Here is the Conf file under /etc/logstash/conf.d:
input {
s3 {
aws_credentials_file => "/etc/logstash/aws_credential.yml"
#role_arn => "arn:aws:iam::333333333:role/dddd-elk-app"
bucket => "logrepo"
prefix => "403-forbidden/"
region => "ap-southeast-1"
tags => ["s3","403"]
}
s3 {
aws_credentials_file => "/etc/logstash/aws_credential.yml"
#role_arn => "arn:aws:iam:: 333333333:role/dddd-elk-app"
bucket => "logrepo"
prefix => "access/"
region => "ap-southeast-1"
tags => ["s3","access"]
}
}
filter {
mutate {
add_field => {
"source_file" => "%{[@metadata][s3][key]}"
}
}
if "403" in [tags]{
grok {
match => [
"message",
"`%{TIMESTAMP_ISO8601:logTimestamp} %{DATA:ip} %{DATA:session_id} %{GREEDYDATA:error_message}"
]
}
date {
match => [ "logTimestamp", "ISO8601" ]
target => "@timestamp"
locale => "en"
timezone => "UTC"
}
}
}
output {
if "403" in [tags]{
elasticsearch {
hosts => ["11.11.11.11:9200"]
index => "403-%{+YYYY.MM.dd}"
}
}
else if "access" in [tags]{
elasticsearch {
hosts => ["11.11.11.11:9200"]
pipeline => "filebeat-7.0.0-apache-access-default"
index => "access-%{+YYYY.MM.dd}"
}
}
}
The source files in S3 bucket are the gz file which will be generated around 20-60 seconds minutes each with 5MB each.
I found the message in the Elasticsearch is duplicated (a single message will be ingested into ES for 2-5 times with different _id).
This problem is not found when I put the gz file into S3 bucket one by one.
When I tried to tail the sincedb, I found the time wrote into sincedb is not chronological.
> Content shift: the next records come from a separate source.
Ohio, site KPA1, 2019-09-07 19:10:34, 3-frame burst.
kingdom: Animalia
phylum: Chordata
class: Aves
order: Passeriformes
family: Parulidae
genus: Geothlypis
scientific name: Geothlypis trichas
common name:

Here is the extract when using tail command:
2019-04-24 18:13:21 +0000
2019-04-24 18:13:22 +0000
2019-04-24 18:12:49 +0000
2019-04-24 18:12:50 +0000
2019-04-24 18:13:23 +0000
I checked there are subfolders inside s3:/403-forbidden/ and I suspect:
- The different timestamps wrote into sincedb due to different files are read under those sub-directories.
- Since the "past time" is written into the sincedb, therefore the files are w
May I ask for advice on how to troubleshoot this issue?
I did an experiment:
When I tried to edit the sincedb into a past date/time and save it, the logstash will try to read the ingested gz again because the date/time is modified.
So, I think the root cause is why the sincedb is wrongly updated (may be by logstash itself).